# [ACTIVITY LIST]
(a) In the Kairos project description, give again the passage starting at "The circadian rhythm can" and ending at "of circadian rhythm.", substituting "heart rate" for "blood pressure".
(b) According to the Kairos project description, how often does the Kairos device measure body temperature?
(c) Finish out the next part of the Kairos project description, continuing from its final sentence.

# [DOCUMENT TEXT]
== Segment start ==

Time is a measurement, a concept to sequence events, and synchronized worldwide. Time is a personal experience for each human, however humans all use the same clock to sequence our day. The project Kairos aims to sense the time of the body, also known as the circadian rhythm. There are several methods for measuring the circadian rhythm of an individual, eg. body temperature, blood pressure, or melatonin secretion. The Kairos device developed in this project uses body temperature to make an estimation of the current stage of an individual’s circadian cycle. It measures the body temperature every three seconds, analyzes the circadian rhythm of the individual, then gives feedback to the user by heat pads located on the shoulder and back of the body. It is a clock synchronized to the person’s circadian cycle instead of the traditional definition of time.


circadian rhythm is a natural, internal process that regulates the sleep-wake cycle and repeats roughly every 24 hours. It can refer to any biological process that displays an endogenous, entrainable oscillation of about 24 hours.

The circadian rhythm can be understood by measuring many different things in the body such as blood pressure, hormonal secretions, body temperature, etc. In this project, body temperature is used to make this understanding of circadian rhythm.

Our bodies are connected to the cycle of the earth’s rotation which is roughly 24-hours. However, our body cycle can get disrupted by many natural and unnatural factors. We usually plan our day using synchronized time, but not every individual’s body is perfectly aligned with this clock. Therefore it could be argued that most of us are living by the wrong clock. What would change in our daily habits if we were constantly aware of what time it is for our bodies? Some studies also suggest that the circadian rhythm is linked to the general health of the body, therefore sensing circadian rhythm could be a way for an individual to monitor their own health.

== Segment end ==

# [ENTRIES SHOWN]

== Segment start ==

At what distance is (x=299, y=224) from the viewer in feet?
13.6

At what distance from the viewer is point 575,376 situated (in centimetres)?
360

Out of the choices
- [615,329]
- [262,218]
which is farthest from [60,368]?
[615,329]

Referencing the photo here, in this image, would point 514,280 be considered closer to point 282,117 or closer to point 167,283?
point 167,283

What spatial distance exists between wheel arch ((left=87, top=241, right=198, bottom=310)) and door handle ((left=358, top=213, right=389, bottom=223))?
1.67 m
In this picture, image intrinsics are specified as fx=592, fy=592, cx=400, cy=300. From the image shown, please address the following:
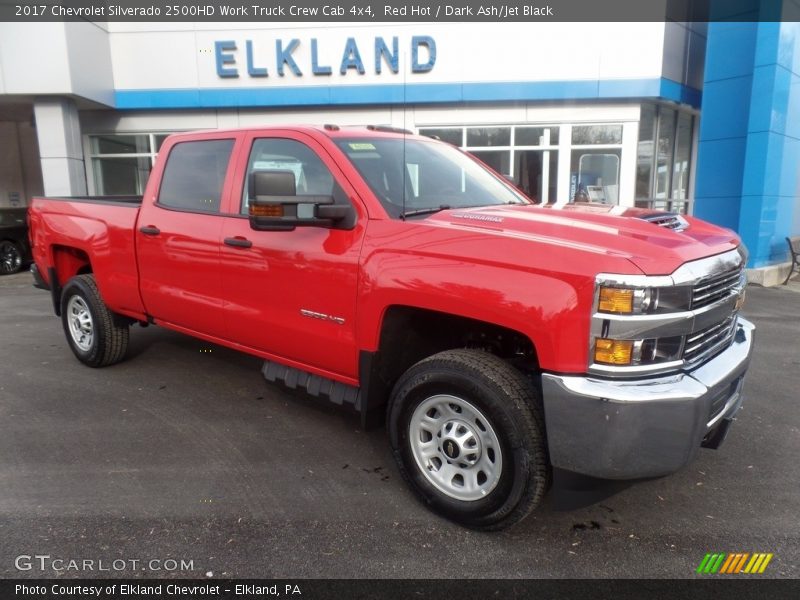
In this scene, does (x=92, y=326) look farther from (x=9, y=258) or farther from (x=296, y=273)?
(x=9, y=258)

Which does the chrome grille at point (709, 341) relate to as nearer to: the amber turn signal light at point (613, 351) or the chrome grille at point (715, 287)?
the chrome grille at point (715, 287)

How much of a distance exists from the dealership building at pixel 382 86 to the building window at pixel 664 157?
0.08 meters

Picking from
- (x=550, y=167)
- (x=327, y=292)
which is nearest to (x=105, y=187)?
(x=550, y=167)

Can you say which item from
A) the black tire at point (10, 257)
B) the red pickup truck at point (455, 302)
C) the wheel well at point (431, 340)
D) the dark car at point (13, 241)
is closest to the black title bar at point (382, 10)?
the dark car at point (13, 241)

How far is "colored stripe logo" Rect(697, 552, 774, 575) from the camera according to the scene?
8.71ft

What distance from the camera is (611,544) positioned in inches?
112

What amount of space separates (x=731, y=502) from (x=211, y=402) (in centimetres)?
359

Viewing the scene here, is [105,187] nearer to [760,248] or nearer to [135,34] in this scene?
[135,34]

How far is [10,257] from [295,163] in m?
12.1

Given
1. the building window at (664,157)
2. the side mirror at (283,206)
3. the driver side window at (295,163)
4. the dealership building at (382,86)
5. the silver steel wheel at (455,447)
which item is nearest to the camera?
the silver steel wheel at (455,447)

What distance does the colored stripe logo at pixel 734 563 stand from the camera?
105 inches

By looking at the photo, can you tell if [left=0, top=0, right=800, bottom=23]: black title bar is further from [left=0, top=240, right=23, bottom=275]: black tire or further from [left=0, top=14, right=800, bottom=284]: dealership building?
[left=0, top=240, right=23, bottom=275]: black tire

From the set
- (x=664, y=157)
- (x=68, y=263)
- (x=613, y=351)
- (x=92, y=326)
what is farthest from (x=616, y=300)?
(x=664, y=157)

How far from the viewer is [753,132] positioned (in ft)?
34.4
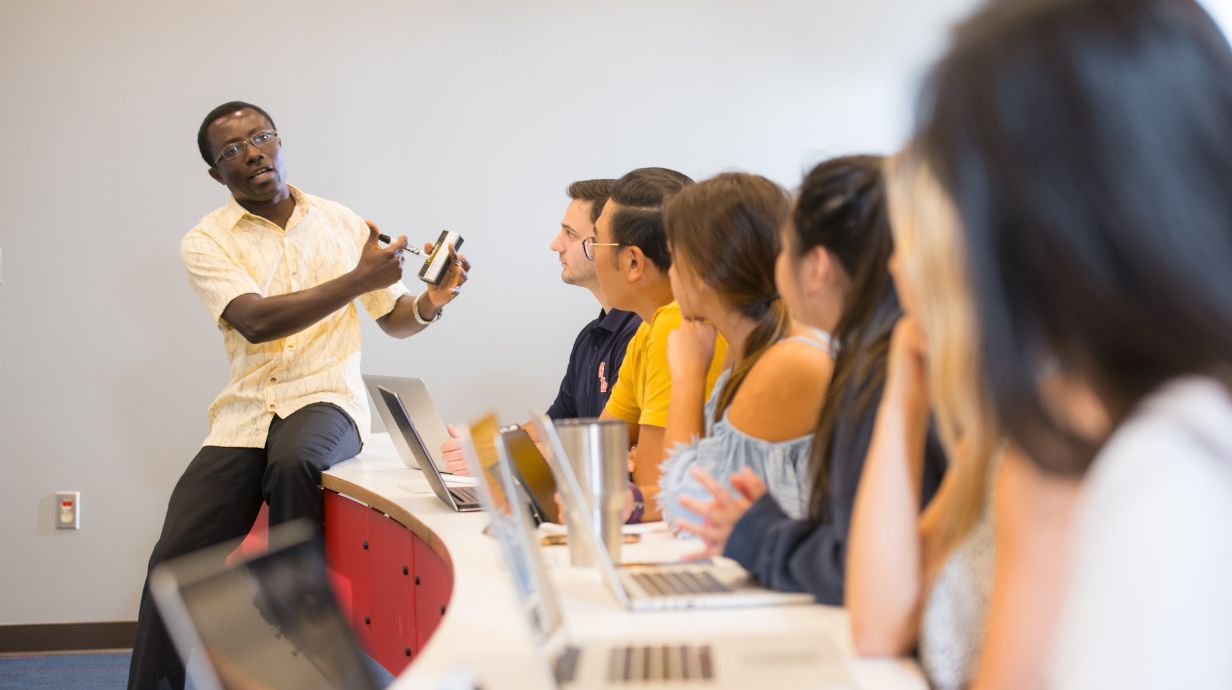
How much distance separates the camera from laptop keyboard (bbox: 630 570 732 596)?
1162mm

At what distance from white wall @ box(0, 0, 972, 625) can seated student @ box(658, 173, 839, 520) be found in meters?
1.99

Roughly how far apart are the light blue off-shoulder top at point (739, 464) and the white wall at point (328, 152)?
2185mm

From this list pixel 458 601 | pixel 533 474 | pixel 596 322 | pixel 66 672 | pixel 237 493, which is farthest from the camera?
pixel 66 672

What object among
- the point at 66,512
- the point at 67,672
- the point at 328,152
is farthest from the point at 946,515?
the point at 66,512

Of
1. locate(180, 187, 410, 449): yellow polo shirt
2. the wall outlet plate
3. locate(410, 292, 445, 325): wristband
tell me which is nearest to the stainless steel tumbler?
locate(180, 187, 410, 449): yellow polo shirt

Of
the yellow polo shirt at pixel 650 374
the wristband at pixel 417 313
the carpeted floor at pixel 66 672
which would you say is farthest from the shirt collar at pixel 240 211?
the carpeted floor at pixel 66 672

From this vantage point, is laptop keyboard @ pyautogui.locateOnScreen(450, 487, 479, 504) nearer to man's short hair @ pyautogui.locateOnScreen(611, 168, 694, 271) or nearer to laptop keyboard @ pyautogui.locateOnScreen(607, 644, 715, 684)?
man's short hair @ pyautogui.locateOnScreen(611, 168, 694, 271)

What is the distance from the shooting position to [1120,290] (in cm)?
67

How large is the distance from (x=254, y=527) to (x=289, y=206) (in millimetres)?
863

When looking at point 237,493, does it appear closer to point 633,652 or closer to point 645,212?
point 645,212

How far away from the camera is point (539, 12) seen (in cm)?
379

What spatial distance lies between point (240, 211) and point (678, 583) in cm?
214

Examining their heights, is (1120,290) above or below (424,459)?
above

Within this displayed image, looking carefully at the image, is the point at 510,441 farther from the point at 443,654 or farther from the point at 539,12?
the point at 539,12
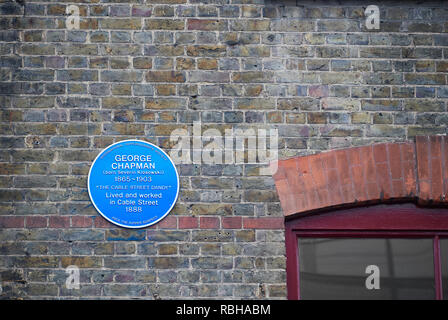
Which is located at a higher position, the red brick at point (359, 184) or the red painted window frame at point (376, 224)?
the red brick at point (359, 184)

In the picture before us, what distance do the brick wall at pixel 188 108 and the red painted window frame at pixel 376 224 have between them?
0.20 meters

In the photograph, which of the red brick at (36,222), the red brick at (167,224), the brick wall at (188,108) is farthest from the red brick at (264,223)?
the red brick at (36,222)

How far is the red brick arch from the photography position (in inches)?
186

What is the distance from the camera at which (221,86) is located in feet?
15.9

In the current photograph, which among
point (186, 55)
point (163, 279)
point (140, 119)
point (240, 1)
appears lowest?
point (163, 279)

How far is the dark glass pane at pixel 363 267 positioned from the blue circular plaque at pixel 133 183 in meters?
1.09

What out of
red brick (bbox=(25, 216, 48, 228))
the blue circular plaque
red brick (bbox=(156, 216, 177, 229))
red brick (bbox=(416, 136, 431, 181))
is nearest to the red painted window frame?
red brick (bbox=(416, 136, 431, 181))

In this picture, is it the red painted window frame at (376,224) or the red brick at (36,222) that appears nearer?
the red brick at (36,222)

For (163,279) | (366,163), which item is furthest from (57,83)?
(366,163)

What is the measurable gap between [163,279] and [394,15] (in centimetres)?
262

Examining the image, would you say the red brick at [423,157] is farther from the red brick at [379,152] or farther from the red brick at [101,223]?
the red brick at [101,223]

== Segment end ==

# [RESULTS BY TASK]
(a)
The circadian rhythm can be understood by measuring many different things in the body such as heart rate, hormonal secretions, body temperature, etc. In this project, body temperature is used to make this understanding of circadian rhythm.

(b) Every three seconds.

(c)
The third iteration of the project was mostly concerned about finalizing the garment by reducing the size and complexity as much as possible. The main problem with the second iteration was the number of pins and wires needed to control all of the heat pads. The circuit system changed completely by implementing WS2811 chips in the heat pads, thus reducing the number of pins and wires needed. This chip is commonly used in individually addressable LEDs. By using this chip, the number of pins/wires needed for the device went from twelve to three (voltage, ground, and data).

A wearable necklace with twelve silicon-graphene pads was designed with the help of parametric design software such as Rhino, Grasshopper, and 3d body scanning. The location and size of the silicon-graphene pads and the shape of the piece comes from a data-informed design process to make the piece as small as possible and which fits well on the body.  

The housing for the wireless microcontroller and temperature sensor is designed as a separate piece from the wearable. This allows one to wear the microcontroller all day to continuously measure and log the body temperature. This housing adheres to the chest with magnets. Consequently, four 3mm magnets or magnetic metals should be subdermally implanted to the chest or adhered with skin adhesive. When the two pieces are connected together, they complete a circuit with 3mm magnets and operation begins in accordance with the measured temperature data.